12.5 Summary and Future Directions of Research

Changes in auditory and multisensory (i.e., audiovisual) processing and the associated brain networks are a common feature of ASD. Although only recently added to the formal diagnostic framework for ASD, the presence of sensory features has been a long-recognized but poorly understood characteristic of the autism phenotype. Recent work has begun to establish links between sensory function and the more classic characteristics of autism, with the largest body of evidence showing strong relationships with social communication.
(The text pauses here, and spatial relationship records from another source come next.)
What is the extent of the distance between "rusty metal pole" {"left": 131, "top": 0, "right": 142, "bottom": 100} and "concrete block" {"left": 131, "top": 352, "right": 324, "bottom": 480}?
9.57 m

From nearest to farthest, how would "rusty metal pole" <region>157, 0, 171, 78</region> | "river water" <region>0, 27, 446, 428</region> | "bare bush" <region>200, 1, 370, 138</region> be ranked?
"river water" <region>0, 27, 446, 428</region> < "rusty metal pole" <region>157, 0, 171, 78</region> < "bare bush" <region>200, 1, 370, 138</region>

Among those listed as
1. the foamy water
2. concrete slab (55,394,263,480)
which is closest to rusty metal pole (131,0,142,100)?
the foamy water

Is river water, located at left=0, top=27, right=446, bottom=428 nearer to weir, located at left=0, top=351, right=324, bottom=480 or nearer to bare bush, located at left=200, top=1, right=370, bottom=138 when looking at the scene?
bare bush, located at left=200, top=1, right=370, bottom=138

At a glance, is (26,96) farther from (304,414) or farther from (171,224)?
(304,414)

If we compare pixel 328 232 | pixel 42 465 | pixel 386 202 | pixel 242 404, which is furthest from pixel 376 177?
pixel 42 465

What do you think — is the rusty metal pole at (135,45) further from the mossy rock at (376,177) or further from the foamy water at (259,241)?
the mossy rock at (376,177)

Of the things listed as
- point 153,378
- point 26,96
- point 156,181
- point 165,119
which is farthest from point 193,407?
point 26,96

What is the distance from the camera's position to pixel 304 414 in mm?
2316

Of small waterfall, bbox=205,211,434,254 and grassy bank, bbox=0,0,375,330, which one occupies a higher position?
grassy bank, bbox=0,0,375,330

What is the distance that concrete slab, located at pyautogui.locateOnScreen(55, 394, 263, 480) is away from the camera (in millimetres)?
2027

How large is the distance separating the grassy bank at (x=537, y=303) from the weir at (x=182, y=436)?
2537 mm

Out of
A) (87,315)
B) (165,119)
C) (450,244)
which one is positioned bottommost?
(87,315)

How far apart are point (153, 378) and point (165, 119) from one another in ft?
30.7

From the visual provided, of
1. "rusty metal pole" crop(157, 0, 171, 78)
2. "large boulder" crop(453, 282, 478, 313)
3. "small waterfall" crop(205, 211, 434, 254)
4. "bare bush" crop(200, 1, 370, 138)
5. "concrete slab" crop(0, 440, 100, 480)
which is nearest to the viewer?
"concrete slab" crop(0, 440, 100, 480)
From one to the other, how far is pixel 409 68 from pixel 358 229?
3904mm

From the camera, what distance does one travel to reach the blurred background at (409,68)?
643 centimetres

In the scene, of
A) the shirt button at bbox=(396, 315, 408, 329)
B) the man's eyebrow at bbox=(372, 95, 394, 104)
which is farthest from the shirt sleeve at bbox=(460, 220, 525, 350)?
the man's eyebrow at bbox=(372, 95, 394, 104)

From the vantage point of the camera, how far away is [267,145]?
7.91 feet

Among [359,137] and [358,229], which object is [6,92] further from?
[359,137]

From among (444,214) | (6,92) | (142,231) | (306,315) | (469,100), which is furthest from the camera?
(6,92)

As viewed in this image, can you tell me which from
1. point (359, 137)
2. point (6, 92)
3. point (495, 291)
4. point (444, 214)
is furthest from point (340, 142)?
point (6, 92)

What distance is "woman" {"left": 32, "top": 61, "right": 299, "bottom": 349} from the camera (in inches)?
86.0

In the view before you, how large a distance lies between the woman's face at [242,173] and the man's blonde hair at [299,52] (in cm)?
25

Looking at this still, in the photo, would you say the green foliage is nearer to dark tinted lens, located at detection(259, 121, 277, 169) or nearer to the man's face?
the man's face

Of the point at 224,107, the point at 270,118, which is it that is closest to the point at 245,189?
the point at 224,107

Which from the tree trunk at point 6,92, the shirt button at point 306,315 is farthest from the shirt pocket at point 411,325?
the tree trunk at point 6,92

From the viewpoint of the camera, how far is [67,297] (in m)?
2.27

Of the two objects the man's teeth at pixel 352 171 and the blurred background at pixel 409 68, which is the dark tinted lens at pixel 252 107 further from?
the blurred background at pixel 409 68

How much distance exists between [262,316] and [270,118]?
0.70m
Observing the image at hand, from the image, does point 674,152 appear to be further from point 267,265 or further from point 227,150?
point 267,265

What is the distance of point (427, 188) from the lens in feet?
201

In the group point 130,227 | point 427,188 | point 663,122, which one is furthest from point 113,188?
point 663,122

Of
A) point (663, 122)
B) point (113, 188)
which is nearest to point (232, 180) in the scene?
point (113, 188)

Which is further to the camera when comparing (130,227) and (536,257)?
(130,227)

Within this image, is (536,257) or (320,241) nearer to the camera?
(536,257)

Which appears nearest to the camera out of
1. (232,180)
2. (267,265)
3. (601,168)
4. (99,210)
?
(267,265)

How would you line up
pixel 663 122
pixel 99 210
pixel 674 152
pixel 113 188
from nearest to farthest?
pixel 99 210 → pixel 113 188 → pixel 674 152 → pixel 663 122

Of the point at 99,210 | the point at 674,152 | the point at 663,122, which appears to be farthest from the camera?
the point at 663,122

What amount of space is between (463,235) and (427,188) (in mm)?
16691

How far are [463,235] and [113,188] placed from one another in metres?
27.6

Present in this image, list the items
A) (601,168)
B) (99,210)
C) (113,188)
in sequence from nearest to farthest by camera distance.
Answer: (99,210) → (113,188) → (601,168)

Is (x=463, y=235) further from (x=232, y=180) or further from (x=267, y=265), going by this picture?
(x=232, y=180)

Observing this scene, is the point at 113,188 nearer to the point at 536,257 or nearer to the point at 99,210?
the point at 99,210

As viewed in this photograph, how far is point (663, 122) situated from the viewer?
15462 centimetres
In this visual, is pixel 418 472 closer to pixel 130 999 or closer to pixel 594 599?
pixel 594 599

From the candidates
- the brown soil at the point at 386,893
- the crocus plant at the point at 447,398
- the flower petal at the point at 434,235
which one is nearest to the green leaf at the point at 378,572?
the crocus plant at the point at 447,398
The presence of such links makes great intuitive sense because higher order constructs such as communication skills and social interactive abilities create a scaffold on a sensory and multisensory foundation where the integrity of sensory information processing and the proper synthesis and integration across the sensory streams is key to social communicative development.

From a neurobiological perspective, a great deal of additional work is needed to better understand the circuit and network changes within sensory areas in ASD and how these changes relate to changes in brain regions supporting more cognitive abilities such as social communication. Although much of the prior neurophysiological and neuroimaging work in ASD has focused on differences in brain regions supporting these “higher order” abilities, there is a growing corpus of work oriented toward better elucidating differences in sensory regions of the brain in individuals with autism. Much like the behavioral research that has begun to establish strong associations between sensory function and social communication, these studies now need to address how processing differences in sensory regions and circuits impact the changes that are seen in brain regions responsible for more cognitively directed functions. Key nodes in this analysis will likely be multisensory regions that sit at the transition between unisensory domains of the auditory and visual cortices and regions of the parietal, temporal, and frontal cortices and that have been implicated in higher order functions including attention, executive control, and social cognition. Two of the most intriguing of these regions are the pSTS (cf. Beauchamp, Chap. 8) and areas along the intraparietal sulcus. In addition to being strongly implicated in the integration of auditory, visual, and tactile information, these areas are also centrally involved in processes integral for speech comprehension (Venezia et al. 2017) and attentional allocation (Corbetta and Shulman 2002), respectively.

Finally, greater knowledge of sensory processing in autism is likely to play an important role in intervention and remediation. Perhaps more important than ameliorating the altered sensory characteristics seen in ASD is the potential for this work to have cascading effects on domains such as social communication. The core question here is whether sensory-based training approaches focused on strengthening aspects of sensory function will have secondary effects on processes dependent on the integrity of this sensory information and the manner in which it is integrated. There is a strong developmental emphasis to this point because the maturation of brain regions responsible for sensory processes takes place before the maturation of those regions more integral for cognitive abilities, and early intervention focused in the sensory realm may set the stage for improving the developmental trajectory of these higher order regions.